To be sure, Washington is still dominated by East-West “old thinking,” and may well put pressure on the already overburdened Europeans to move forward with the FTA for exactly the reasons rejected by Brok, and probably by the Germans in general. But whether that pressure will prevail is another matter. As always, it hardly needs to be added, changes of heart connect to the pocketbook as well. At a time when the entire global market hangs by a thread because of the EU’s debt crisis, and there is open speculation about rolling defaults and the breakup of the Euro zone, qualms about “standards” may be just the excuse Europeans need. What better way for them to back out of a deal that brings neither side much tangible benefit but which they fear could subject them to an open-ended commitment on top of the existing ones they no longer can meet?

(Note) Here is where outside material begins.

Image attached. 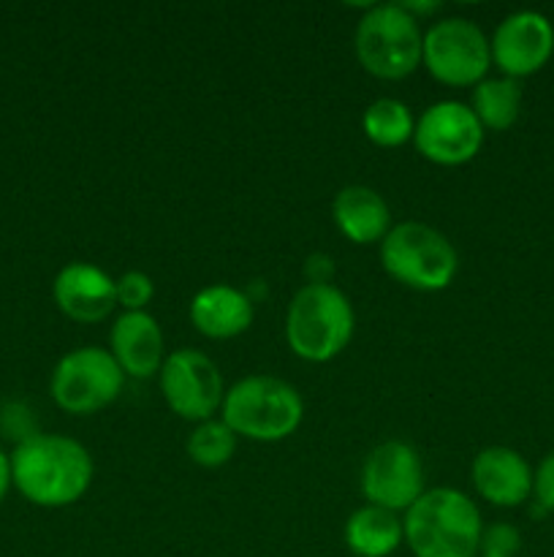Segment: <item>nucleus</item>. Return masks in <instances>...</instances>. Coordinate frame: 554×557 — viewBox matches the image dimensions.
<instances>
[{"instance_id":"a878e982","label":"nucleus","mask_w":554,"mask_h":557,"mask_svg":"<svg viewBox=\"0 0 554 557\" xmlns=\"http://www.w3.org/2000/svg\"><path fill=\"white\" fill-rule=\"evenodd\" d=\"M11 487V457L0 449V500L5 498Z\"/></svg>"},{"instance_id":"f8f14e48","label":"nucleus","mask_w":554,"mask_h":557,"mask_svg":"<svg viewBox=\"0 0 554 557\" xmlns=\"http://www.w3.org/2000/svg\"><path fill=\"white\" fill-rule=\"evenodd\" d=\"M492 63L503 71V76L519 82L549 63L554 52V27L538 11H516L508 14L494 30Z\"/></svg>"},{"instance_id":"393cba45","label":"nucleus","mask_w":554,"mask_h":557,"mask_svg":"<svg viewBox=\"0 0 554 557\" xmlns=\"http://www.w3.org/2000/svg\"><path fill=\"white\" fill-rule=\"evenodd\" d=\"M304 277L307 283H315V286H326L335 277V261L326 253H313L304 261Z\"/></svg>"},{"instance_id":"4be33fe9","label":"nucleus","mask_w":554,"mask_h":557,"mask_svg":"<svg viewBox=\"0 0 554 557\" xmlns=\"http://www.w3.org/2000/svg\"><path fill=\"white\" fill-rule=\"evenodd\" d=\"M114 292H117V305L125 313H139L150 305L152 294H155V283L147 272L130 270L114 281Z\"/></svg>"},{"instance_id":"412c9836","label":"nucleus","mask_w":554,"mask_h":557,"mask_svg":"<svg viewBox=\"0 0 554 557\" xmlns=\"http://www.w3.org/2000/svg\"><path fill=\"white\" fill-rule=\"evenodd\" d=\"M185 449H188V457L196 466L221 468L237 451V435L223 419H206V422L196 424Z\"/></svg>"},{"instance_id":"f03ea898","label":"nucleus","mask_w":554,"mask_h":557,"mask_svg":"<svg viewBox=\"0 0 554 557\" xmlns=\"http://www.w3.org/2000/svg\"><path fill=\"white\" fill-rule=\"evenodd\" d=\"M402 528L413 557H476L483 522L462 490L435 487L405 511Z\"/></svg>"},{"instance_id":"2eb2a0df","label":"nucleus","mask_w":554,"mask_h":557,"mask_svg":"<svg viewBox=\"0 0 554 557\" xmlns=\"http://www.w3.org/2000/svg\"><path fill=\"white\" fill-rule=\"evenodd\" d=\"M112 357L130 379H150L166 362L161 324L147 310L123 313L112 326Z\"/></svg>"},{"instance_id":"7ed1b4c3","label":"nucleus","mask_w":554,"mask_h":557,"mask_svg":"<svg viewBox=\"0 0 554 557\" xmlns=\"http://www.w3.org/2000/svg\"><path fill=\"white\" fill-rule=\"evenodd\" d=\"M356 326L353 305L337 286L304 283L286 313V341L304 362H329L348 348Z\"/></svg>"},{"instance_id":"dca6fc26","label":"nucleus","mask_w":554,"mask_h":557,"mask_svg":"<svg viewBox=\"0 0 554 557\" xmlns=\"http://www.w3.org/2000/svg\"><path fill=\"white\" fill-rule=\"evenodd\" d=\"M253 315L255 302L250 294L226 283L201 288L190 302V321L210 341H231L242 335L253 324Z\"/></svg>"},{"instance_id":"f257e3e1","label":"nucleus","mask_w":554,"mask_h":557,"mask_svg":"<svg viewBox=\"0 0 554 557\" xmlns=\"http://www.w3.org/2000/svg\"><path fill=\"white\" fill-rule=\"evenodd\" d=\"M11 484L41 509H63L90 490L92 457L68 435L33 433L11 451Z\"/></svg>"},{"instance_id":"9d476101","label":"nucleus","mask_w":554,"mask_h":557,"mask_svg":"<svg viewBox=\"0 0 554 557\" xmlns=\"http://www.w3.org/2000/svg\"><path fill=\"white\" fill-rule=\"evenodd\" d=\"M362 493L369 506L407 511L424 490V462L405 441H386L375 446L362 468Z\"/></svg>"},{"instance_id":"5701e85b","label":"nucleus","mask_w":554,"mask_h":557,"mask_svg":"<svg viewBox=\"0 0 554 557\" xmlns=\"http://www.w3.org/2000/svg\"><path fill=\"white\" fill-rule=\"evenodd\" d=\"M521 549V533L508 522H494L481 531L478 555L481 557H516Z\"/></svg>"},{"instance_id":"ddd939ff","label":"nucleus","mask_w":554,"mask_h":557,"mask_svg":"<svg viewBox=\"0 0 554 557\" xmlns=\"http://www.w3.org/2000/svg\"><path fill=\"white\" fill-rule=\"evenodd\" d=\"M54 305L79 324H98L117 308L114 281L96 264L74 261L58 272L52 283Z\"/></svg>"},{"instance_id":"423d86ee","label":"nucleus","mask_w":554,"mask_h":557,"mask_svg":"<svg viewBox=\"0 0 554 557\" xmlns=\"http://www.w3.org/2000/svg\"><path fill=\"white\" fill-rule=\"evenodd\" d=\"M424 33L402 3L367 5L353 33V49L364 71L378 79H405L421 65Z\"/></svg>"},{"instance_id":"0eeeda50","label":"nucleus","mask_w":554,"mask_h":557,"mask_svg":"<svg viewBox=\"0 0 554 557\" xmlns=\"http://www.w3.org/2000/svg\"><path fill=\"white\" fill-rule=\"evenodd\" d=\"M125 373L114 362L112 351L98 346H85L68 351L52 370L49 392L54 406L74 417H90L103 411L119 397Z\"/></svg>"},{"instance_id":"b1692460","label":"nucleus","mask_w":554,"mask_h":557,"mask_svg":"<svg viewBox=\"0 0 554 557\" xmlns=\"http://www.w3.org/2000/svg\"><path fill=\"white\" fill-rule=\"evenodd\" d=\"M532 495H536V504H541L543 509L554 515V451L543 457V462L538 466Z\"/></svg>"},{"instance_id":"39448f33","label":"nucleus","mask_w":554,"mask_h":557,"mask_svg":"<svg viewBox=\"0 0 554 557\" xmlns=\"http://www.w3.org/2000/svg\"><path fill=\"white\" fill-rule=\"evenodd\" d=\"M386 275L416 292H443L456 275L459 256L451 239L427 223L407 221L391 226L380 243Z\"/></svg>"},{"instance_id":"6ab92c4d","label":"nucleus","mask_w":554,"mask_h":557,"mask_svg":"<svg viewBox=\"0 0 554 557\" xmlns=\"http://www.w3.org/2000/svg\"><path fill=\"white\" fill-rule=\"evenodd\" d=\"M473 114L483 131H508L519 120L521 112V87L511 76H492L481 79L473 87Z\"/></svg>"},{"instance_id":"6e6552de","label":"nucleus","mask_w":554,"mask_h":557,"mask_svg":"<svg viewBox=\"0 0 554 557\" xmlns=\"http://www.w3.org/2000/svg\"><path fill=\"white\" fill-rule=\"evenodd\" d=\"M421 65L443 85L476 87L487 79L492 47L476 22L465 16H445L424 33Z\"/></svg>"},{"instance_id":"f3484780","label":"nucleus","mask_w":554,"mask_h":557,"mask_svg":"<svg viewBox=\"0 0 554 557\" xmlns=\"http://www.w3.org/2000/svg\"><path fill=\"white\" fill-rule=\"evenodd\" d=\"M335 226L356 245L383 243L391 232V210L383 196L367 185H348L331 201Z\"/></svg>"},{"instance_id":"4468645a","label":"nucleus","mask_w":554,"mask_h":557,"mask_svg":"<svg viewBox=\"0 0 554 557\" xmlns=\"http://www.w3.org/2000/svg\"><path fill=\"white\" fill-rule=\"evenodd\" d=\"M470 479L476 493L487 504L514 509V506L530 500L536 473L519 451L508 449V446H487L473 460Z\"/></svg>"},{"instance_id":"9b49d317","label":"nucleus","mask_w":554,"mask_h":557,"mask_svg":"<svg viewBox=\"0 0 554 557\" xmlns=\"http://www.w3.org/2000/svg\"><path fill=\"white\" fill-rule=\"evenodd\" d=\"M413 145L438 166H459L473 161L483 145V125L467 103L438 101L416 120Z\"/></svg>"},{"instance_id":"20e7f679","label":"nucleus","mask_w":554,"mask_h":557,"mask_svg":"<svg viewBox=\"0 0 554 557\" xmlns=\"http://www.w3.org/2000/svg\"><path fill=\"white\" fill-rule=\"evenodd\" d=\"M223 422L234 435L261 441H282L302 424L304 403L288 381L275 375H248L223 397Z\"/></svg>"},{"instance_id":"1a4fd4ad","label":"nucleus","mask_w":554,"mask_h":557,"mask_svg":"<svg viewBox=\"0 0 554 557\" xmlns=\"http://www.w3.org/2000/svg\"><path fill=\"white\" fill-rule=\"evenodd\" d=\"M161 392L179 419L206 422L223 406V379L217 364L196 348H177L161 368Z\"/></svg>"},{"instance_id":"a211bd4d","label":"nucleus","mask_w":554,"mask_h":557,"mask_svg":"<svg viewBox=\"0 0 554 557\" xmlns=\"http://www.w3.org/2000/svg\"><path fill=\"white\" fill-rule=\"evenodd\" d=\"M405 542L402 520L380 506H362L345 522V544L356 557H389Z\"/></svg>"},{"instance_id":"aec40b11","label":"nucleus","mask_w":554,"mask_h":557,"mask_svg":"<svg viewBox=\"0 0 554 557\" xmlns=\"http://www.w3.org/2000/svg\"><path fill=\"white\" fill-rule=\"evenodd\" d=\"M362 128L373 145L391 150V147H402L407 139H413L416 120H413L411 109L396 98H378L364 109Z\"/></svg>"}]
</instances>
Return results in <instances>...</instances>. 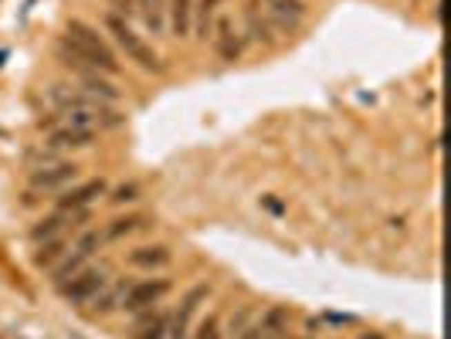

FTA or Not, Rule of Law Reforms Needed
As the Economist quotes former foreign minister Petro Poroshenko, “Ukraine’s options are not only a question of money or gas. Ukraine has ways to boost revenues,” he says: “stopping stealing, removing restrictions on exports, privatizing state property more honestly.” A true legal reform doesn’t mean just backtracking on Timoshenko, whose treatment “has signaled to prosecutors and the security services that they have a free hand,” according to the Economist: “Raiding of businesses by armed men is widespread. Businessmen say the climate is worse than a decade ago,” under Leonid Kuchma’s tenure.
President Yanukovich’s embrace of legal reform points to a real and historic opportunity to strengthen the rule of law in Ukraine. He should be encouraged to take it. But such reform shouldn’t be just a ploy to save the FTA agreement, which may be beyond help anyway.